- EXERCISE DIRECTIONS: Can you carry on the passage about spatial visualization skills in STEM, picking up after its last sentence?

- PASSAGE FOR REVIEW:
-*-

Spatial visualization – the ability to imagine objects from different angles – is a key STEM problem-solving skill. Yet it rarely is taught.
That’s a problem, because SV skills can vary widely by gender, race, and cultural background and probably accounts for much of the STEM performance gap.
For example, almost a century of evidence has shown that men typically outperform women in SV abilities, particularly in rotations, often by wide margins. And recent studies by Jacob Segil and his colleagues at the University of Colorado, Boulder’s College of Engineering have found big disparities by world region.When they administered a 30-question test of SV skills to incoming first-year engineering students, only about a quarter of women from the Middle East passed, compared with 52 percent of their male counterparts – and 86 percent of domestic U.S. students.
The good news: SV skills can be learned using pencil, paper, PlayDough, and other inexpensive materials.

-*-

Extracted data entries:
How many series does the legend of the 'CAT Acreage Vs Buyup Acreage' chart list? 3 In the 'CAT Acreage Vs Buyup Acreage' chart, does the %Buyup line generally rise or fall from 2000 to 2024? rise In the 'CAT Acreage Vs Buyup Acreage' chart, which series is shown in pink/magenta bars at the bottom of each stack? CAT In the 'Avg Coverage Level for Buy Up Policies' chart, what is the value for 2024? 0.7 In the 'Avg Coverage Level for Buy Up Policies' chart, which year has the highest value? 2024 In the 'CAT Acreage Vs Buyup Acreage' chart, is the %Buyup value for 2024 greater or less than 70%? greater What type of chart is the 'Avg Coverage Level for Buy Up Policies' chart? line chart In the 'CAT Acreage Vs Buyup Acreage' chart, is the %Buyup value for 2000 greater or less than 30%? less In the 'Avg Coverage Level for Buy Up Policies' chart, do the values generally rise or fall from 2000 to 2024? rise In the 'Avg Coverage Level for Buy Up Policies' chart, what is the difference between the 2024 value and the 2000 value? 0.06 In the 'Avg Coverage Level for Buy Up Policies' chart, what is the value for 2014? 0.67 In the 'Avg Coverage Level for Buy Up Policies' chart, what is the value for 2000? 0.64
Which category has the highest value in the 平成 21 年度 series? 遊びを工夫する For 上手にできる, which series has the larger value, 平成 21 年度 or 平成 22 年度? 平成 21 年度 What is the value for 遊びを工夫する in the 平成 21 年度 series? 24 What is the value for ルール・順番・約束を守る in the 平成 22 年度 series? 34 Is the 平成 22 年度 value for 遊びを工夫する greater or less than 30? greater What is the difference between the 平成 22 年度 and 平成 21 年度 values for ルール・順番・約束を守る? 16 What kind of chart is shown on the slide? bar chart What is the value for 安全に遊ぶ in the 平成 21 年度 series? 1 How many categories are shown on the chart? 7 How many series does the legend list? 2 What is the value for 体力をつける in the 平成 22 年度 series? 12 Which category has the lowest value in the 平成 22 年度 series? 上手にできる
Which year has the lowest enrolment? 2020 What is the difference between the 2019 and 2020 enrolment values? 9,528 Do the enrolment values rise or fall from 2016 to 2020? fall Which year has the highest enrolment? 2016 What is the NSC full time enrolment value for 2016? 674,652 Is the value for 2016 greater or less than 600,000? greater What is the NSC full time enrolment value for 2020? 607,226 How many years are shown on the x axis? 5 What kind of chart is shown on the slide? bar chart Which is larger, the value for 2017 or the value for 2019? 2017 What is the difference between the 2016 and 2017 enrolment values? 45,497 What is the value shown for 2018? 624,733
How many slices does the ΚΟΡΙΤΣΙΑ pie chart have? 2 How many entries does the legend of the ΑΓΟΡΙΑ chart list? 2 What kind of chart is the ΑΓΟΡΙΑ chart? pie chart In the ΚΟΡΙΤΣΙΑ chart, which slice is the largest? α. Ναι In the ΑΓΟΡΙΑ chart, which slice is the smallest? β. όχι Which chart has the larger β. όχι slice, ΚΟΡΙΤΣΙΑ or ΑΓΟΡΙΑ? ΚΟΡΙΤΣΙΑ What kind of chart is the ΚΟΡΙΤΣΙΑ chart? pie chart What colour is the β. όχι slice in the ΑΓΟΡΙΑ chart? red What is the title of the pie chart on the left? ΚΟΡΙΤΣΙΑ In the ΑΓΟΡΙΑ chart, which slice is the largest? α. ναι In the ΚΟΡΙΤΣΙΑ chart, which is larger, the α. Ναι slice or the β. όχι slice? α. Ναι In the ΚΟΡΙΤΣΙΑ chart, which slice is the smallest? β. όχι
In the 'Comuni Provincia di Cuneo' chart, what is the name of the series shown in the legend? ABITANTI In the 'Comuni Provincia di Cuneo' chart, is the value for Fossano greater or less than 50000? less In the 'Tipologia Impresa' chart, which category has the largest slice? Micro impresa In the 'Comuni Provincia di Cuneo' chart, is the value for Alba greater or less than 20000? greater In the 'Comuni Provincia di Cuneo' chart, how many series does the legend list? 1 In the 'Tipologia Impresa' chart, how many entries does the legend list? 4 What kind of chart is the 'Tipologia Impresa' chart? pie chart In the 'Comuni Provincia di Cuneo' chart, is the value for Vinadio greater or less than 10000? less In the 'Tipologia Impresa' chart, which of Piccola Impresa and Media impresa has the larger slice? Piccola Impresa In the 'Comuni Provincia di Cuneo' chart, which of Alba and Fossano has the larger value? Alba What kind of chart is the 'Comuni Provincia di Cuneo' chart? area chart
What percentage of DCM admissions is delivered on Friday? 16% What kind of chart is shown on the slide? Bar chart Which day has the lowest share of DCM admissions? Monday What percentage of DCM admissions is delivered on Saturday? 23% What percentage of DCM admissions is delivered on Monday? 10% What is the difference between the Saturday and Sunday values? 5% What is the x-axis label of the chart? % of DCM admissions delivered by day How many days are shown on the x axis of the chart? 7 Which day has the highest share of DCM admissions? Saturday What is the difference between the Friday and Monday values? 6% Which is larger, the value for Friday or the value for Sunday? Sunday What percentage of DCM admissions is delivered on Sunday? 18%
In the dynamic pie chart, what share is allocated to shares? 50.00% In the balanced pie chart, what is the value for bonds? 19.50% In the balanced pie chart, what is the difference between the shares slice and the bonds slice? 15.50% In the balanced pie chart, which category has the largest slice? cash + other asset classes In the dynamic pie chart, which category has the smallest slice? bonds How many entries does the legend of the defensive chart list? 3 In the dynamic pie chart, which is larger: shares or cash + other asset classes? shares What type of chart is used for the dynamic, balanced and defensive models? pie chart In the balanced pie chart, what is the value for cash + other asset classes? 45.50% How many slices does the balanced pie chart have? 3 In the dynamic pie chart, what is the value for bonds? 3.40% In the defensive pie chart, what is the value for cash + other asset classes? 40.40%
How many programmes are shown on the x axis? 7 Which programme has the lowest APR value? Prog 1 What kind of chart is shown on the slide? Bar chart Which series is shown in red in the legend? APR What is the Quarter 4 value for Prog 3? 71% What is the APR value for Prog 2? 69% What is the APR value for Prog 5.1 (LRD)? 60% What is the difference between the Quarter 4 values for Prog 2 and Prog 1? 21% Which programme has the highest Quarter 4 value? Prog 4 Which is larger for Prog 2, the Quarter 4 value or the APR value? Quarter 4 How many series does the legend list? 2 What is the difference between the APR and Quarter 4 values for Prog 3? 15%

-*-

- ANSWER TO THE PROBLEM:
The University of Colorado’s low-cost, four-workshop program closed the STEM achievement gap so well training is now required of all incoming engineering students. Like learning to ride a bicycle, once you gain the ability you never lose it, studies suggest.
Still better: The training curriculum is now available for free onlineso that any class or school can implement it and begin to close the SV gaps.
Best of all: CU Boulder’s TeachEngineering has an SV curriculum for middle-school students called Let’s Learn About Spatial Viz! Developed by the College of Engineering’s Engineering Plus program, the K-12 version includes four hands-on activities and aligns with the Next Generation Science Standards.